CLaM-TTS:

Improving Neural Codec Language Modeling for Zero-shot Text-to-Speech

|ICLR 2024|

Jaehyeon Kim, Keon Lee, Seungjun Chung, Jaewoong Cho

Abstract. With the emergence of neural audio codecs, which encode multiple streams of discrete tokens from audio, large language models have recently gained attention as a promising approach for zero-shot Text-to-Speech (TTS) synthesis. Despite the ongoing rush towards scaling paradigms, audio tokenization ironically amplifies the scalability challenge, stemming from its long sequence length and the complexity of modelling the multiple sequences. To mitigate these issues, we present CLaM-TTS that employs a probabilistic residual vector quantization to 1) achieve superior compression in the token length, and 2) allow a language model to generate multiple tokens at once, thereby eliminating the need for cascaded modeling to handle the number of token streams. Our experimental results demonstrate that CLaM-TTS is better than or comparable to state-of-the-art neural codec-based TTS models regarding naturalness, intelligibility, speaker similarity, and inference speed. In addition, we examine the impact of the pretraining extent of the language models and their text tokenization strategies on performances.

Model Overview

An overview of CLaM-TTS. Training of CLaM-TTS unfolds in two stages: (a) Mel-VAE autoencodes the discrete latent representation from the mel-spectrogram using probabilistic RVQ, (b) Using the trained RVQ from the first-stage, Latent language model, Gaussian mixture (GM) based latent transformer decoder is trained; The decoder aims to predict latent variables that, when quantized, match with the ground-truth audio tokens.

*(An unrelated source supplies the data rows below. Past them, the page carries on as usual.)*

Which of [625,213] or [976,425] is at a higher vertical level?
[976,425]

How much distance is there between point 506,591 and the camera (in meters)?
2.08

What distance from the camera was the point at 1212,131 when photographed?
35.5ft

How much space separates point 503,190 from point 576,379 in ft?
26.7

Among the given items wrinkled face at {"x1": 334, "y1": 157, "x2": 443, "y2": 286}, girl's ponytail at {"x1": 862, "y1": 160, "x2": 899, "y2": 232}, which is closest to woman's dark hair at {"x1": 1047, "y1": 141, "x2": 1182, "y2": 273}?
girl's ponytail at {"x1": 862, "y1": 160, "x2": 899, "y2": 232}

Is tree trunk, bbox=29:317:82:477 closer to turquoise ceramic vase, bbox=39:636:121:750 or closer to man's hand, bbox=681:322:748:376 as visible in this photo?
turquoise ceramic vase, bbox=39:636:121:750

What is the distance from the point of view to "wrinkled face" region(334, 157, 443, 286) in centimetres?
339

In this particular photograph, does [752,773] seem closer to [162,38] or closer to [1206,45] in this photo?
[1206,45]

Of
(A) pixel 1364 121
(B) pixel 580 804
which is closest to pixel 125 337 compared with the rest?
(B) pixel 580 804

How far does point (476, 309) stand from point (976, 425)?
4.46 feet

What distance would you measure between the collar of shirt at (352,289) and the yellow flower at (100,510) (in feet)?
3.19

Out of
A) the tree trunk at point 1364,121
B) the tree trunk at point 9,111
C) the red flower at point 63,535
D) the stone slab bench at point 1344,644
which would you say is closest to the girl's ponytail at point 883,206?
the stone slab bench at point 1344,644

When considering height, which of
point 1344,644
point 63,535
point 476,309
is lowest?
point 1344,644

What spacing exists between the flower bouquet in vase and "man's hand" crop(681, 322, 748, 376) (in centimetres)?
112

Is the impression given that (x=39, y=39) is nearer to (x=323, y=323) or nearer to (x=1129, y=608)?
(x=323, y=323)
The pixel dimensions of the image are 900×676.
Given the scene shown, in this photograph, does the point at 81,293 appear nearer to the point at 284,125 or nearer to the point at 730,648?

Zero-Shot TTS (LibriSpeech)

Through in-context learning, CLaM-TTS produces speech using a reference audio and its corresponding text. We represent the prompt in blue, and the generated audio in green. The resulting speech closely resembles the reference in voice, background noise, and speaking style. When dividing prompts into 3-second segments, the audio boundaries may not always end in silence and could sometimes cut off words midway. For further details, please see Section 4.2 of our paper. When you click on "Show baselines", you can see the ground truth and baseline audio, etc. YourTTS and Vall-E audios are brought from YourTTS demo¹ and Vall-E demo², respectively.

Non-Zero-Shot TTS (VCTK)

The VCTK dataset is not an unseen dataset for our model, but we provide samples for comparison with other models. We represent the prompt in blue, and the generated audio in green. The resulting speech closely resembles the reference in voice, background noise, and speaking style. When dividing prompts into 3-second segments, the audio boundaries may not always end in silence and could sometimes cut off words midway. When you click on "Show baselines", you can see the ground truth and baseline audio, etc. YourTTS and Vall-E audios are brought from YourTTS demo¹ and Vall-E demo², respectively.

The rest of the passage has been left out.